### Brano fornito ###
A conversation with God

Note sul cortometraggio di Tsai, girato in digitale.

A CONVERSATION WITH GODdi Tsai Ming-liang

 

«Sono saltato in sella alla mia moto con la mia videocamera digitale»: all'opposto dei formalismi di Akomfrah, Tsai Ming-liang materializza il fantasma digitale proposto dalla serie coreana nella liberazione del gesto espressivo, nella rilucenza di una fisicità dello sguardo incarnata nella ideale soggettività consentita dalla leggerezza del mezzo. Il corto di Tsai Ming-liang ha infatti un potere estemporaneo, una disincantata capacità di dissolvere qualsiasi aura immateriale dalle immagini catturate che lascia senza parole,come ripuliti di senso a fronte della forza lustrale di questo semplicissimo lavoro.
### Dati forniti ###
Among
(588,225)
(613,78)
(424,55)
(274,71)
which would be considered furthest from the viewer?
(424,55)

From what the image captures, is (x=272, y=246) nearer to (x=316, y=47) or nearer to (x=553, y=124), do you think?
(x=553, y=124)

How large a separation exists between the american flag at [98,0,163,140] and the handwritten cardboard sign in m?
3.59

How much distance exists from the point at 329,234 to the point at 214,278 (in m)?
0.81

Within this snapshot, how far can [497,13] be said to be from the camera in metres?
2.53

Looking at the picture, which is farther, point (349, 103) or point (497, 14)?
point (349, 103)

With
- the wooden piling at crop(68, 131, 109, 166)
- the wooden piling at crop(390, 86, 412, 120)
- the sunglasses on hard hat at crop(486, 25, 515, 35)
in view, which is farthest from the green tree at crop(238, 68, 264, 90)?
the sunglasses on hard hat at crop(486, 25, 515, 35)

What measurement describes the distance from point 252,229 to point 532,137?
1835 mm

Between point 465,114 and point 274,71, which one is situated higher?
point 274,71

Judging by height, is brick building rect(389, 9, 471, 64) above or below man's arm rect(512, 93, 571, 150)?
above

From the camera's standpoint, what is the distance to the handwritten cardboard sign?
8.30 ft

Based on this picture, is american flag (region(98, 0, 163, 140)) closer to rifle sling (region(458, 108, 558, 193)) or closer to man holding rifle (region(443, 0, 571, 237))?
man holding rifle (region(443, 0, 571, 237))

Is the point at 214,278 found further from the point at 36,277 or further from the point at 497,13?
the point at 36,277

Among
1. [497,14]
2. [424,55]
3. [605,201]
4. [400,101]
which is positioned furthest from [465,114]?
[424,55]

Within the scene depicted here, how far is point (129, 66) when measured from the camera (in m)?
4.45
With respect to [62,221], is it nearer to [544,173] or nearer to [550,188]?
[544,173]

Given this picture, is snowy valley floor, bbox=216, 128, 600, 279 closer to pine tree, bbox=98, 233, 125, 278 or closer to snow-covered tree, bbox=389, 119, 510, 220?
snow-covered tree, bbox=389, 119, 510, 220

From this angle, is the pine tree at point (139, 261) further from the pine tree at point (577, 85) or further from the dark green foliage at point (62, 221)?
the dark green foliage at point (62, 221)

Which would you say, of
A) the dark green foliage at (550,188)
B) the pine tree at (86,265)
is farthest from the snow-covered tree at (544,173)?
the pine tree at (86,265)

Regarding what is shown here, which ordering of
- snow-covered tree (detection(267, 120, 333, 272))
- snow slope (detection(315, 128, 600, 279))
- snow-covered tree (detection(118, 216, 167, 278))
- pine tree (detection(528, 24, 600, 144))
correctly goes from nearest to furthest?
###
Consegna - Ricopia fedelmente dal brano fornito la parte compresa tra "Note sul cortometraggio" e "questo semplicissimo lavoro.", estremi inclusi. L'elenco non ha alcun ruolo in questo lavoro.

Risultato -
Note sul cortometraggio di Tsai, girato in digitale.

A CONVERSATION WITH GODdi Tsai Ming-liang

 

«Sono saltato in sella alla mia moto con la mia videocamera digitale»: all'opposto dei formalismi di Akomfrah, Tsai Ming-liang materializza il fantasma digitale proposto dalla serie coreana nella liberazione del gesto espressivo, nella rilucenza di una fisicità dello sguardo incarnata nella ideale soggettività consentita dalla leggerezza del mezzo. Il corto di Tsai Ming-liang ha infatti un potere estemporaneo, una disincantata capacità di dissolvere qualsiasi aura immateriale dalle immagini catturate che lascia senza parole,come ripuliti di senso a fronte della forza lustrale di questo semplicissimo lavoro.